Finite temperature QCD with physical $(u/d, s, c)$ domain-wall quarks

In order to understand the role of QCD in the early universe, we perform hybrid Monte-Carlo simulation of lattice QCD with $N_f=2+1+1$ optimal domain-wall quarks at the physical point, on the $64^3 \times (6,8,10,12,16,20,64)$ lattices, each with three lattice spacings. The lattice spacings and the bare quark masses are determined on the $64^4$ lattices. The resulting gauge ensembles provide a basis for studying finite temperature QCD with $N_f=2+1+1 $ domain-wall quarks at the physical point. In this Proceeding, we present our first result on the topological susceptibility of the QCD vacuum.
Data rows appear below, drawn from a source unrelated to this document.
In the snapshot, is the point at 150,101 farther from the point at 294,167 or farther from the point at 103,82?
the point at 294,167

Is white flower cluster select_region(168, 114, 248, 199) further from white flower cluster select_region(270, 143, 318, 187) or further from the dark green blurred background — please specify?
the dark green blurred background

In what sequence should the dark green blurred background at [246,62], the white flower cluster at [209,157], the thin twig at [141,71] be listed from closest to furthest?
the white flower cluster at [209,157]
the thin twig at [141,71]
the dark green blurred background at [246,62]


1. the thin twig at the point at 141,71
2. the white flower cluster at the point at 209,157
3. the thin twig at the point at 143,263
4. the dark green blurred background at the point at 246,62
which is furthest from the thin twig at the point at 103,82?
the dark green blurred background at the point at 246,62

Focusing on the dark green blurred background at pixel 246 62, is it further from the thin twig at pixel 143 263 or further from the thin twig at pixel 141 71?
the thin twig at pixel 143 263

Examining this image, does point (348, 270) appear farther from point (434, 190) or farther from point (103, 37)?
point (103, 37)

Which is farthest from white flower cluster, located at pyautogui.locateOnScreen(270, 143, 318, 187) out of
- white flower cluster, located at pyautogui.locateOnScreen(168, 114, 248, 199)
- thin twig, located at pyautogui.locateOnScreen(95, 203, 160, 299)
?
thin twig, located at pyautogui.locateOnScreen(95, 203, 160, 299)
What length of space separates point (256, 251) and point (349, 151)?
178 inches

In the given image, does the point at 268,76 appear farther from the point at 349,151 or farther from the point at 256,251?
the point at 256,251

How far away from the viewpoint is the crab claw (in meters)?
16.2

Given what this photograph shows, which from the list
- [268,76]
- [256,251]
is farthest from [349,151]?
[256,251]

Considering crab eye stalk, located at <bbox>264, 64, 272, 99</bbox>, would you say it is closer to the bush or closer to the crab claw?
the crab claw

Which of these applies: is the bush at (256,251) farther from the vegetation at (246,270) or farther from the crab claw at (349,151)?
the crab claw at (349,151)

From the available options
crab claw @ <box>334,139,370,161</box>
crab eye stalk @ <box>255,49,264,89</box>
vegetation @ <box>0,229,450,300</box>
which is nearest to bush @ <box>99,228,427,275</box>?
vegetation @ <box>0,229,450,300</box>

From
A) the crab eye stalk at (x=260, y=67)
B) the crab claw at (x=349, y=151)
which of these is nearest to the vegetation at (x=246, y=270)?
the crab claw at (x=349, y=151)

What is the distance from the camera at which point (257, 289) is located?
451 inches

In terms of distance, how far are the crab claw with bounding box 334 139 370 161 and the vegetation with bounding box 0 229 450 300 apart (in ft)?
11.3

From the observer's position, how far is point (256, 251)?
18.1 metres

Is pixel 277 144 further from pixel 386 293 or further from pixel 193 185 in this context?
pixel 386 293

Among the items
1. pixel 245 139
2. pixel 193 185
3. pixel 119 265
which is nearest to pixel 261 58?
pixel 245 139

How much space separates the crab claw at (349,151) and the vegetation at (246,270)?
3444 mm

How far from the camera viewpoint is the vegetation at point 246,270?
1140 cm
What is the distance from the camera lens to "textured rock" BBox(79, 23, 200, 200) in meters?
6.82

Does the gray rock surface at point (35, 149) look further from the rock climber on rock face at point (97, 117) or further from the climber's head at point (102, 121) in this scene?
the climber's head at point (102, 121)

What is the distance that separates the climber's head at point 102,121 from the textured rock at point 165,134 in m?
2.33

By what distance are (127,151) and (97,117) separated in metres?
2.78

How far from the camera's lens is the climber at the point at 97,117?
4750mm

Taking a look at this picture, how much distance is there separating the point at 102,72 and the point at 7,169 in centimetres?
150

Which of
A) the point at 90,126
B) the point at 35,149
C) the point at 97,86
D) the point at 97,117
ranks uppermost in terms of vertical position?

The topological charge of each gauge configuration is measured by the clover charge in the Wilson flow at the same flow time in physical units, and the topological susceptibility $ \chi_t(a,T) $ is determined for each ensemble with lattice spacing $a$ and temperature $T$. Using the topological susceptibility $\chi_t(a,T) $ of 15 gauge ensembles with three lattice spacings and different temperatures in the range $T \sim 155-516 $~MeV, we extract the topological susceptibility $\chi_t(T)$ in the continuum limit.